The results of the tesseract scan were:
」ブ「.'~ー ' .'~ー ' .'~ー ' .'~ー ' .'~ー ' .'~ー '
鱒` 私、 お藁り見に来たんだ。
` ねえ、 あなたこの町の人でしょ ?
一人じゃ面臼くないもん。
The first line is obviously it trying to read the specs left over on the top. and aside from an extra kanji and an apostrophe the reading is right on. I tried it on another screenshot with different sprites and got.
)“シナ「とつせゅつへ` こうふんして
` ねつけなかったんで しょ?
ま 、 建国千年のお祭りだから
無理ないけど ・・・・・・
Which is again pretty close, the extra )" and the つ in the first line is actually a う, and the へ is actually a べ which are easy to mess up. But the problem is the filters are really specific to this game at the moment and I was hoping to keep them more generalized also there's no way to really tell if a a kanji that's in the reading has been placed there in error. I want to make a program that periodically tries to read text from the game as I'm playing and perform some functions on it. Any ideas? I may just end up looking into another route, this one seemed the simplest but the errors could mess up the functionality I'm trying to achieve.
Tesseract OCR only really reads black text on white background, so your approach of
processing the image to get that is good (and would fix about 1/2 of the other issues
which people report here...)

Supplied entries:

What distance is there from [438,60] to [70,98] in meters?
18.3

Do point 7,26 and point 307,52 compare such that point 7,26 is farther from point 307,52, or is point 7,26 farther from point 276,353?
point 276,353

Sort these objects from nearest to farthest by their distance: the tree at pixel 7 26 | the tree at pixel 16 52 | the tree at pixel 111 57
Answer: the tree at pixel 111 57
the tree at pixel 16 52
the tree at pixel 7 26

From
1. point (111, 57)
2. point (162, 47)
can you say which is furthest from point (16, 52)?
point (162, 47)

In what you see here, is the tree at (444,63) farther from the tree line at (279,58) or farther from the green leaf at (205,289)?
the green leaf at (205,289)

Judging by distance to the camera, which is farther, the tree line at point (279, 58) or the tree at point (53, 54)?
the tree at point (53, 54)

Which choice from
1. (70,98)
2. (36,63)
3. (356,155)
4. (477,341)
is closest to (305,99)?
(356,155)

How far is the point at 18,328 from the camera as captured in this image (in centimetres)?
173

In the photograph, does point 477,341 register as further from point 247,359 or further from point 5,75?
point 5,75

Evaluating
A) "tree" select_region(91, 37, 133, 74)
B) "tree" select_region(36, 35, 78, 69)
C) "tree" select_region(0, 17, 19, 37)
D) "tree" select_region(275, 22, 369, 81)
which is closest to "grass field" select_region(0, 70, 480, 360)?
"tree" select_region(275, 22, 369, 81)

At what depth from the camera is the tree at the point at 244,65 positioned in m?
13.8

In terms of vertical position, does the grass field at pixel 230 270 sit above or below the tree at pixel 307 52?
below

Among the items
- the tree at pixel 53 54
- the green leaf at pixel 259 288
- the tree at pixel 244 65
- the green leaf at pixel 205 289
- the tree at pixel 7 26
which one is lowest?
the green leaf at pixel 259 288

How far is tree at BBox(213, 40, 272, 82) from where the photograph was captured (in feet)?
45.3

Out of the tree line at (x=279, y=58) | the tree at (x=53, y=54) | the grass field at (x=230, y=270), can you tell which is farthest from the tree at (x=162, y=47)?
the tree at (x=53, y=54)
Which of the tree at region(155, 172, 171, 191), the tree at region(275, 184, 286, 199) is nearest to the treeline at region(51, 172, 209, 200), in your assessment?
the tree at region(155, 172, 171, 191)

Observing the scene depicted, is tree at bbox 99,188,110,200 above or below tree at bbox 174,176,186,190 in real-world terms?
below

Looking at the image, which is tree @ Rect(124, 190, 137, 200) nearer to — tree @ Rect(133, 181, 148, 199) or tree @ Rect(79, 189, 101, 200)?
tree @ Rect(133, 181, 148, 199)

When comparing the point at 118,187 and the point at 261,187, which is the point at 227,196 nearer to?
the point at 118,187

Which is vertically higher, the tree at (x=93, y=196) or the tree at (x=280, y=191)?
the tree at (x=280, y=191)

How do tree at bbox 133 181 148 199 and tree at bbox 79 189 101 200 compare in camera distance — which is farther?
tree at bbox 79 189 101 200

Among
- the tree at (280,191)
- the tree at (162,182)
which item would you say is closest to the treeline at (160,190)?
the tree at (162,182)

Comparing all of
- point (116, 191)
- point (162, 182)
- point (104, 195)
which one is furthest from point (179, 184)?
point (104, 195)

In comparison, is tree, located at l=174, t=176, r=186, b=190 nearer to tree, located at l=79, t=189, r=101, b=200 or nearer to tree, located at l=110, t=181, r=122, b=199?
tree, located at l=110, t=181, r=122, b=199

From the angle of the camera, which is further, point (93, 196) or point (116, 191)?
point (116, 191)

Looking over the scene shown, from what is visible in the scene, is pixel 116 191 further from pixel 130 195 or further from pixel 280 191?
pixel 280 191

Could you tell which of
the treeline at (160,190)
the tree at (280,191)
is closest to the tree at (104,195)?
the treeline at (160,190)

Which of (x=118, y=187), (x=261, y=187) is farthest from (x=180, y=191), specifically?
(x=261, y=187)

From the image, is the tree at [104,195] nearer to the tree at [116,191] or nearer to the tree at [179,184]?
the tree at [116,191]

To be done:
1 > For the forum thread on reading game text with OCR, decide whether each statement agrees with it: (a) the writer attributes the first line of the first scan to an attempt to read the specs left at the top; (b) the writer's filters already work generally across games; (c) the reply claims Tesseract OCR handles white text on a black background. Answer yes or no for each and quote the words that decide it.
2 > Reproduce the stretch of the forum thread on reading game text with OCR from "The results of" through "sprites and got.".

Answers for this exercise:
1 >
(a) Yes: "The first line is obviously it trying to read the specs left over on the top."
(b) No: "the filters are really specific to this game at the moment"
(c) No: "Tesseract OCR only really reads black text on white background"

2 >
The results of the tesseract scan were:
」ブ「.'~ー ' .'~ー ' .'~ー ' .'~ー ' .'~ー ' .'~ー '
鱒` 私、 お藁り見に来たんだ。
` ねえ、 あなたこの町の人でしょ ?
一人じゃ面臼くないもん。
The first line is obviously it trying to read the specs left over on the top. and aside from an extra kanji and an apostrophe the reading is right on. I tried it on another screenshot with different sprites and got.